═════ EXTRACTED ENTRIES ═════

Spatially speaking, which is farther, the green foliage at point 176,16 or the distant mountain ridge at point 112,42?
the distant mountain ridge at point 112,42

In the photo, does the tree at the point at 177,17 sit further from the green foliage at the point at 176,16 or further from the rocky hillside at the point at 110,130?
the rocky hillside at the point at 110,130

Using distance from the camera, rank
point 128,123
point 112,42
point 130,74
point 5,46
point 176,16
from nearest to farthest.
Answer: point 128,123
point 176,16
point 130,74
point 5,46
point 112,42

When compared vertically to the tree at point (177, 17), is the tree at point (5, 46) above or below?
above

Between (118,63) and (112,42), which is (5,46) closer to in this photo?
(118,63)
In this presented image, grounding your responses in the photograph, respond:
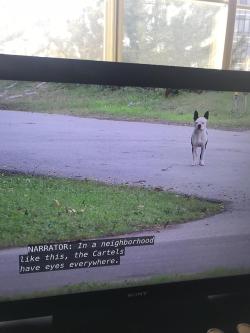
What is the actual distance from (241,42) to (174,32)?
478mm

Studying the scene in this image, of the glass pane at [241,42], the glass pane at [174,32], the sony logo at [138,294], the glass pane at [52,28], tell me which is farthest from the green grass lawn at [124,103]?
the glass pane at [241,42]

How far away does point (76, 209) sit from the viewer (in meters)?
0.96

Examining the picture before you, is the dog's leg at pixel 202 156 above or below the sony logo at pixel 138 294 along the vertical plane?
above

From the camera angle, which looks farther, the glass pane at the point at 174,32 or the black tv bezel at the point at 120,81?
the glass pane at the point at 174,32

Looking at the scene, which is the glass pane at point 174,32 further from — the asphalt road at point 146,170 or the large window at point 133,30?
the asphalt road at point 146,170

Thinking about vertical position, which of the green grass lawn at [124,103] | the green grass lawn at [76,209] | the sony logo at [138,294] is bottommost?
the sony logo at [138,294]

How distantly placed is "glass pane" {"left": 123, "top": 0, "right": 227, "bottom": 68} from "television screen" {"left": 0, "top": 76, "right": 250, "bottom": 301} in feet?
4.54

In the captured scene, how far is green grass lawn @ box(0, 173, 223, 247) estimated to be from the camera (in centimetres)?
92

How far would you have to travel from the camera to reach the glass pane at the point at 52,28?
6.49 feet

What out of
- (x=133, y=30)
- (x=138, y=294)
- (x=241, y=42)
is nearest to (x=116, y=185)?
(x=138, y=294)

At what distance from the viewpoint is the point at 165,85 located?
3.20ft

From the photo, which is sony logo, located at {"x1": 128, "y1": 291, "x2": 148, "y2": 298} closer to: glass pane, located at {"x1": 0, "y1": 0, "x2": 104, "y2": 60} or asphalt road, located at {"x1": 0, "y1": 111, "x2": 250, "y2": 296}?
asphalt road, located at {"x1": 0, "y1": 111, "x2": 250, "y2": 296}

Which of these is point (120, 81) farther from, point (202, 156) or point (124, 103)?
point (202, 156)

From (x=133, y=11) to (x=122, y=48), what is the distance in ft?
0.70
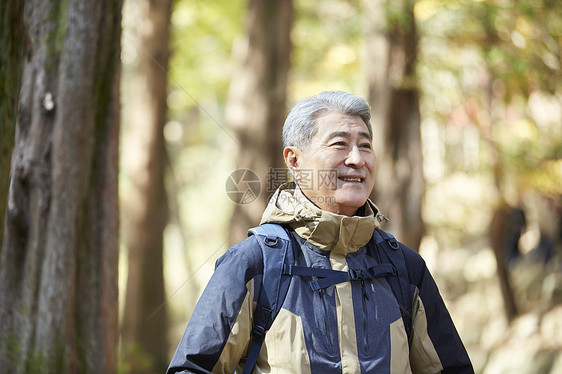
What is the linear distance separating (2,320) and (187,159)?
63.5 feet

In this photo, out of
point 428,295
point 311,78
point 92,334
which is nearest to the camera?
point 428,295

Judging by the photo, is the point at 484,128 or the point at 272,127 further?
the point at 484,128

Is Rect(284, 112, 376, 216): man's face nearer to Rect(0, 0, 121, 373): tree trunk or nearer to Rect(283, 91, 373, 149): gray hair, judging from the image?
Rect(283, 91, 373, 149): gray hair

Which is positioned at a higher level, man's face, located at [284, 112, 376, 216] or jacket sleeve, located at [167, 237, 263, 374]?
man's face, located at [284, 112, 376, 216]

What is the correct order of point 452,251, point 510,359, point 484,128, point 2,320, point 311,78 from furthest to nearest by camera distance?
point 452,251
point 311,78
point 484,128
point 510,359
point 2,320

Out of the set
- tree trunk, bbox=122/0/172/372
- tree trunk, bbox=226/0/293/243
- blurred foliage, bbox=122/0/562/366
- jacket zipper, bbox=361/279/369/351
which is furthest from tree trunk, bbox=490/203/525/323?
jacket zipper, bbox=361/279/369/351

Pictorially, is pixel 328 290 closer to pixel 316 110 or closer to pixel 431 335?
pixel 431 335

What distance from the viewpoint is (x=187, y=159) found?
22.5 meters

═════

■ YOUR GOAL ■
Print the rows word for word, from the line containing "What out of" through the end of the rows, including both ends. Leave the picture out of your answer.

■ RESPONSE BELOW ■
What out of
- (x=133, y=30)
- (x=138, y=294)
- (x=241, y=42)
is nearest to (x=116, y=185)?
(x=138, y=294)

At what distance from the viewpoint is the point at 165,85 located?
3.20ft

From the photo, which is sony logo, located at {"x1": 128, "y1": 291, "x2": 148, "y2": 298} closer to: glass pane, located at {"x1": 0, "y1": 0, "x2": 104, "y2": 60} or asphalt road, located at {"x1": 0, "y1": 111, "x2": 250, "y2": 296}?
asphalt road, located at {"x1": 0, "y1": 111, "x2": 250, "y2": 296}

Which of these is point (120, 81) farther from, point (202, 156) or point (124, 103)?
point (202, 156)

From (x=133, y=11) to (x=122, y=48), what is the distance in ft?
0.70
What is the linear distance separating (2,320) and (187,159)?
63.5 feet

In this photo, out of
point 428,295
point 311,78
point 92,334
which is nearest to the camera?
point 428,295

Judging by the photo, is the point at 484,128 or the point at 272,127 further?
the point at 484,128

Is Rect(284, 112, 376, 216): man's face nearer to Rect(0, 0, 121, 373): tree trunk or nearer to Rect(283, 91, 373, 149): gray hair, judging from the image?
Rect(283, 91, 373, 149): gray hair

Which is positioned at a higher level, man's face, located at [284, 112, 376, 216] or jacket sleeve, located at [167, 237, 263, 374]?
man's face, located at [284, 112, 376, 216]

What is the correct order of point 452,251, point 510,359, point 484,128, point 2,320, point 311,78 from furthest to nearest by camera distance?
point 452,251
point 311,78
point 484,128
point 510,359
point 2,320

Out of the set
- tree trunk, bbox=122/0/172/372
- tree trunk, bbox=226/0/293/243
- blurred foliage, bbox=122/0/562/366
- jacket zipper, bbox=361/279/369/351
which is furthest from tree trunk, bbox=490/203/525/323?
jacket zipper, bbox=361/279/369/351

Pictorially, is pixel 328 290 closer to pixel 316 110 or closer to pixel 431 335?
pixel 431 335

What distance from the viewpoint is (x=187, y=159) found?
22.5 meters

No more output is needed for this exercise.